Your task |
Go through the following data and transcribe exactly the stretch of lines from the one holding "ಮನಸ್ಸು ಸಂಭ್ರಮಿಸಿತು. ನೋಟ" to the one holding "ಇಬ್ಬರೂ ಓಕ್‌ವೃಕ್ಷದ ಕೆಳಗೆ", both included.

=== Begin Enclosure ===

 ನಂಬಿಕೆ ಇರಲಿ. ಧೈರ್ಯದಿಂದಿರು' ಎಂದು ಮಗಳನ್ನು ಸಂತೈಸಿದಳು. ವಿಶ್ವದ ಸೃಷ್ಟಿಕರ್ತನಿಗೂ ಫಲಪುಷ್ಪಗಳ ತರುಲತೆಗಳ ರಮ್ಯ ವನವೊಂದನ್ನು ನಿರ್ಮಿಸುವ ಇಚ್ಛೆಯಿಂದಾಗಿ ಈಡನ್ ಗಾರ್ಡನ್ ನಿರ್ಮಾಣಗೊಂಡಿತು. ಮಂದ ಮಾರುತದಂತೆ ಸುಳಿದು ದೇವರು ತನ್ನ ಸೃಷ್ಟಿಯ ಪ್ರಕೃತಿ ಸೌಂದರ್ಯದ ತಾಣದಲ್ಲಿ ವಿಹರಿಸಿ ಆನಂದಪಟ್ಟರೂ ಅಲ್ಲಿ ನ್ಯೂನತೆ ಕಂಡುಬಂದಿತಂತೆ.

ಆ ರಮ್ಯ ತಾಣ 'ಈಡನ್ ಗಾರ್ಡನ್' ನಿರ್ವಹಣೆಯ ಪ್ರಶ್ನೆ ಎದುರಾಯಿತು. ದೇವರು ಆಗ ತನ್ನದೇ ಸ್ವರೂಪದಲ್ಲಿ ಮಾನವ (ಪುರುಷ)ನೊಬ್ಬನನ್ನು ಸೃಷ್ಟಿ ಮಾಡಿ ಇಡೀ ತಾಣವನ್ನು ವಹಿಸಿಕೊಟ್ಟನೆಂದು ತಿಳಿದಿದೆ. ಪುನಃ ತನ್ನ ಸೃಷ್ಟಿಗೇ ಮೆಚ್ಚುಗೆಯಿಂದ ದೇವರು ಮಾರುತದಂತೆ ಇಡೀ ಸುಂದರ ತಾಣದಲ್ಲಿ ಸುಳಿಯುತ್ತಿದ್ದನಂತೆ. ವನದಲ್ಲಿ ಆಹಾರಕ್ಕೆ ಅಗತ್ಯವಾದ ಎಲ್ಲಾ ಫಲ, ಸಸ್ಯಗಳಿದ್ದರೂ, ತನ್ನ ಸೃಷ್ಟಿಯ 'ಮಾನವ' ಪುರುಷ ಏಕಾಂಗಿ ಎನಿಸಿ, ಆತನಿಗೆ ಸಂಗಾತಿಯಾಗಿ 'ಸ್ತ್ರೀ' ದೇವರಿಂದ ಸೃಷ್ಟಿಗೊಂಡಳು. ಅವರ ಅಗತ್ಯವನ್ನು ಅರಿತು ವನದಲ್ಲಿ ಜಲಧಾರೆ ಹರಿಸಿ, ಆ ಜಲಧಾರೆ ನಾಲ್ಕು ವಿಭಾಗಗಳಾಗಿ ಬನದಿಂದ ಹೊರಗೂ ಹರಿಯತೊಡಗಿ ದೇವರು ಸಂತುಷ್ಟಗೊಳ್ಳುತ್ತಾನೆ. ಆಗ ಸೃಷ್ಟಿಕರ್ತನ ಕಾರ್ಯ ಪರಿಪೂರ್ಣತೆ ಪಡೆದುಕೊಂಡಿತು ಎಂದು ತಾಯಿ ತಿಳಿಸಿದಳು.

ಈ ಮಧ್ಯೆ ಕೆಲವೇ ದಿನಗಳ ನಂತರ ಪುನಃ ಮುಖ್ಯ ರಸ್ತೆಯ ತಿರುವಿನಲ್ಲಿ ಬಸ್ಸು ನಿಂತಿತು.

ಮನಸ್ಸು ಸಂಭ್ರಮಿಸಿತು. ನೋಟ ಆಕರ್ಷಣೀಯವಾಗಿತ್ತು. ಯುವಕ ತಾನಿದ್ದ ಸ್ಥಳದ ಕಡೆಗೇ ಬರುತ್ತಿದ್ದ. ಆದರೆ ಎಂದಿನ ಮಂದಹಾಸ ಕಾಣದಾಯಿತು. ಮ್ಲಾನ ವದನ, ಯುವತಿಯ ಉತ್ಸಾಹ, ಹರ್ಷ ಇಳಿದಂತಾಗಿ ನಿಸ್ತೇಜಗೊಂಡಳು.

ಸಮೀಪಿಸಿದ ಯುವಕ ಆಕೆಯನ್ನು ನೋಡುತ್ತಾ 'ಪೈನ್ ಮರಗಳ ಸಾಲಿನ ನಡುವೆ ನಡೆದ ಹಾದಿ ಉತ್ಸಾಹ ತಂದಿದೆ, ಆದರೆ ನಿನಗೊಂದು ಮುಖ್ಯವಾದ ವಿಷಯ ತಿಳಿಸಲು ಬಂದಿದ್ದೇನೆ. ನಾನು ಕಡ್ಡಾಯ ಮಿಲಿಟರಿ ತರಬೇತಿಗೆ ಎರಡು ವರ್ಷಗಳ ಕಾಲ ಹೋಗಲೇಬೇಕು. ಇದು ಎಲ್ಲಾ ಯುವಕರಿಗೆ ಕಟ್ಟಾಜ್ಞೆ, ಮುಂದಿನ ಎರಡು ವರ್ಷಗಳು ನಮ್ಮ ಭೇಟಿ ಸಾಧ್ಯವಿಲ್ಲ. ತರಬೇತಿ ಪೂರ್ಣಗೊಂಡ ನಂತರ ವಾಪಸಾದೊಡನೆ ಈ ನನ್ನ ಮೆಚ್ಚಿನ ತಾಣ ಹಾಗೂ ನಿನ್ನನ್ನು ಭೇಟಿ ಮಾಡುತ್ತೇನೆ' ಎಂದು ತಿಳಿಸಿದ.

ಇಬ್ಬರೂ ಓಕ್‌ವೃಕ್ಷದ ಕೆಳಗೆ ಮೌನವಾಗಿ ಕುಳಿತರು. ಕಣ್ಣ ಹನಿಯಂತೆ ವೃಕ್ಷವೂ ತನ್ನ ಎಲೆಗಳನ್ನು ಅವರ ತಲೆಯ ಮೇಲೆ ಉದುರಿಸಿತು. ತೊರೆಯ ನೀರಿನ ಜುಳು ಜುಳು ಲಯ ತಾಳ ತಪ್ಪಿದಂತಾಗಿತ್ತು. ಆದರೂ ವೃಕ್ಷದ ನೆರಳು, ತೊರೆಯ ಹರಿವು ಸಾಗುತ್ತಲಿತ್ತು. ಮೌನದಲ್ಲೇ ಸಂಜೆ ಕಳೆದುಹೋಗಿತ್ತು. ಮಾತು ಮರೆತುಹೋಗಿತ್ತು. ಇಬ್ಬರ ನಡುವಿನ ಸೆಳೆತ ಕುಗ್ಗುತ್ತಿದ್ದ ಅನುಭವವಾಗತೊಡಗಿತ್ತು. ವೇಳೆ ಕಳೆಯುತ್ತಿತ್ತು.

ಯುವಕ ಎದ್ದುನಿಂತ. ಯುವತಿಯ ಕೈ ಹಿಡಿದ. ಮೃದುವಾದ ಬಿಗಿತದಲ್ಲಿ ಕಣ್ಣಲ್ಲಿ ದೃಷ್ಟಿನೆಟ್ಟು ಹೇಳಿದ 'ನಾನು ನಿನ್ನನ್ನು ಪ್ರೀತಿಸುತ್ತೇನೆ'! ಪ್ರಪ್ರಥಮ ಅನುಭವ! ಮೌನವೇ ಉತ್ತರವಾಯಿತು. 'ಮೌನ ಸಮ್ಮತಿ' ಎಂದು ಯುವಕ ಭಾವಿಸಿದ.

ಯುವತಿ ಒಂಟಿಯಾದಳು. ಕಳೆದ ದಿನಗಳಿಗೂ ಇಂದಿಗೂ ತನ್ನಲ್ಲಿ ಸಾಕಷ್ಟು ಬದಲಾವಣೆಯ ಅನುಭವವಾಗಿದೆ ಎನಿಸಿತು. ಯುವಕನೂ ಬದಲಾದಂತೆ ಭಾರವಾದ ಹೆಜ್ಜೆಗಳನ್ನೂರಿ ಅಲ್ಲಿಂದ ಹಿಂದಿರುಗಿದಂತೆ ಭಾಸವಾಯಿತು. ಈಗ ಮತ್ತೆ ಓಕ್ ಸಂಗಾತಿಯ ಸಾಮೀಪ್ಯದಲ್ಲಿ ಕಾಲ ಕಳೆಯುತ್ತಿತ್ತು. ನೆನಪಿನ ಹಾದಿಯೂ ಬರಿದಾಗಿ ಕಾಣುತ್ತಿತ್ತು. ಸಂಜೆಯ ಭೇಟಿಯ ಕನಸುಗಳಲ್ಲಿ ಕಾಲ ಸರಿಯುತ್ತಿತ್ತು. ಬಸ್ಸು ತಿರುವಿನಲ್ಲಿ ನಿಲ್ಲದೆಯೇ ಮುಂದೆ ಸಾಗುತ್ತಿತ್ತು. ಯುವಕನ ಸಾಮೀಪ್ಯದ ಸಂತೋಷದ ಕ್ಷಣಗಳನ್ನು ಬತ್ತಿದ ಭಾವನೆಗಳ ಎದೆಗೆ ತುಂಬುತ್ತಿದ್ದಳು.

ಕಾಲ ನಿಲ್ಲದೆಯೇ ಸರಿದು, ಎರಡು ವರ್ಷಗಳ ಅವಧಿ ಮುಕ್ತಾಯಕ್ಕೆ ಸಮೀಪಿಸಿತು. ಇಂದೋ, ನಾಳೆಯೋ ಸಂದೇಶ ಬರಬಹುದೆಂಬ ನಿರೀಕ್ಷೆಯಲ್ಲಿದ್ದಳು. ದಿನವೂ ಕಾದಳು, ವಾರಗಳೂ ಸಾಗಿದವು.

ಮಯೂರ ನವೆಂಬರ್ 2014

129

=== End Enclosure ===

Your solution |
ಮನಸ್ಸು ಸಂಭ್ರಮಿಸಿತು. ನೋಟ ಆಕರ್ಷಣೀಯವಾಗಿತ್ತು. ಯುವಕ ತಾನಿದ್ದ ಸ್ಥಳದ ಕಡೆಗೇ ಬರುತ್ತಿದ್ದ. ಆದರೆ ಎಂದಿನ ಮಂದಹಾಸ ಕಾಣದಾಯಿತು. ಮ್ಲಾನ ವದನ, ಯುವತಿಯ ಉತ್ಸಾಹ, ಹರ್ಷ ಇಳಿದಂತಾಗಿ ನಿಸ್ತೇಜಗೊಂಡಳು.

ಸಮೀಪಿಸಿದ ಯುವಕ ಆಕೆಯನ್ನು ನೋಡುತ್ತಾ 'ಪೈನ್ ಮರಗಳ ಸಾಲಿನ ನಡುವೆ ನಡೆದ ಹಾದಿ ಉತ್ಸಾಹ ತಂದಿದೆ, ಆದರೆ ನಿನಗೊಂದು ಮುಖ್ಯವಾದ ವಿಷಯ ತಿಳಿಸಲು ಬಂದಿದ್ದೇನೆ. ನಾನು ಕಡ್ಡಾಯ ಮಿಲಿಟರಿ ತರಬೇತಿಗೆ ಎರಡು ವರ್ಷಗಳ ಕಾಲ ಹೋಗಲೇಬೇಕು. ಇದು ಎಲ್ಲಾ ಯುವಕರಿಗೆ ಕಟ್ಟಾಜ್ಞೆ, ಮುಂದಿನ ಎರಡು ವರ್ಷಗಳು ನಮ್ಮ ಭೇಟಿ ಸಾಧ್ಯವಿಲ್ಲ. ತರಬೇತಿ ಪೂರ್ಣಗೊಂಡ ನಂತರ ವಾಪಸಾದೊಡನೆ ಈ ನನ್ನ ಮೆಚ್ಚಿನ ತಾಣ ಹಾಗೂ ನಿನ್ನನ್ನು ಭೇಟಿ ಮಾಡುತ್ತೇನೆ' ಎಂದು ತಿಳಿಸಿದ.

ಇಬ್ಬರೂ ಓಕ್‌ವೃಕ್ಷದ ಕೆಳಗೆ ಮೌನವಾಗಿ ಕುಳಿತರು. ಕಣ್ಣ ಹನಿಯಂತೆ ವೃಕ್ಷವೂ ತನ್ನ ಎಲೆಗಳನ್ನು ಅವರ ತಲೆಯ ಮೇಲೆ ಉದುರಿಸಿತು. ತೊರೆಯ ನೀರಿನ ಜುಳು ಜುಳು ಲಯ ತಾಳ ತಪ್ಪಿದಂತಾಗಿತ್ತು. ಆದರೂ ವೃಕ್ಷದ ನೆರಳು, ತೊರೆಯ ಹರಿವು ಸಾಗುತ್ತಲಿತ್ತು. ಮೌನದಲ್ಲೇ ಸಂಜೆ ಕಳೆದುಹೋಗಿತ್ತು. ಮಾತು ಮರೆತುಹೋಗಿತ್ತು. ಇಬ್ಬರ ನಡುವಿನ ಸೆಳೆತ ಕುಗ್ಗುತ್ತಿದ್ದ ಅನುಭವವಾಗತೊಡಗಿತ್ತು. ವೇಳೆ ಕಳೆಯುತ್ತಿತ್ತು.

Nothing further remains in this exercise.